# Great sex then we got married?



## hopelessromantic (May 12, 2011)

Me and my wife dated for 8 months and had a great sex life then we got married and things came to a stop.We still have sex but not nearly as often and its not anything like it was before.She almost treats it like a chore similar to doing the dishes.Did she just trick me into getting married then the real her show or or what..Im confused..


----------



## unbelievable (Aug 20, 2010)

yes. There's nothing confusing here. You took the cheese, the trap has sprung and that, my friend, is that.


----------



## Zaphod (Jun 1, 2011)

hopelessromantic said:


> Me and my wife dated for 8 months and had a great sex life then we got married and things came to a stop.We still have sex but not nearly as often and its not anything like it was before.She almost treats it like a chore similar to doing the dishes.Did she just trick me into getting married then the real her show or or what..Im confused..


In the market place we call that "bait and switch". And yes, it does happen with somewhat alarming frequency in regards to marriage. 

When I was in the military, oh so long ago, I recall overhearing a conversation between four women in my apartment. No, I wasn't Joe Stud, it was a shared apartment with 5 other guys and these were their girlfriends or potential girlfriends in waiting.

> [Supplied information]:
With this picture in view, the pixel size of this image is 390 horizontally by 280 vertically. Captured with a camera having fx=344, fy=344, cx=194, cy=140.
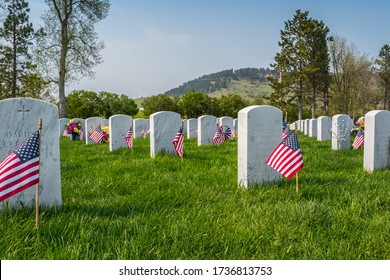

> [What to work on]:
• 1. Decide whether each statement (a), (b) and (c) agrees with the thread about sex after marriage above. Answer yes or no for each and quote the words from the thread that settle it.
(a) The couple dated for eight months before they married.
(b) The reply posted under the name unbelievable calls the situation confusing.
(c) During his military service, Zaphod shared an apartment with three other men.
• 2. Continue the thread about sex after marriage, starting right after the last sentence it shows.

> [Solved problems]:
• 1.
(a) Yes: "Me and my wife dated for 8 months"
(b) No: "There's nothing confusing here."
(c) No: "it was a shared apartment with 5 other guys"

• 2.
Anyway, due to a party the night before that involved me, somehow, falling asleep in the closed hall closet in a winter sleeping bag in the height of a Texas summer, I was privy to a conversation happening just as I awoke. I lay there half asleep and rubbing my eyes in the dark ("Where was I? Was I blind? Why does this feel like the feather heat hell?") and the girls were chirping outside in the front room (just feet from me).

I'd say that names were changed to protect the innocent, but fact is I cannot remember but one of their names (none were my girlfriends nor girls in waiting).

Girl 1: "You know, Unnamed Innocent Party Guy isn't doing what I want him to regarding XYZ and I'm not sure how to get him to change his mind"

Girl 2: "Have you tried using sex as a weapon?"

Girl 3: "Yeah, that always works!"

Girl 1: "What? I love Josh, why would I do that to him...?"

Girl 2: "Let me explain...."

and so on, with vast tracts about how guys only think with their members, how women hold the upper hand, and how it's a woman's right to get what she wants and a man's duty to deliver and if not, then off with access to the booty, etc.

Utterly disgusting. Girl 4 didn't say a word until the end, and she restored some of my faith in the female of the species, which had been shot to hell by that one conversation.

Girl 4: "That's revolting and immoral! How dare you treat another person like that, especially somebody you claim to love!"

Girl (don't know): "gasp!"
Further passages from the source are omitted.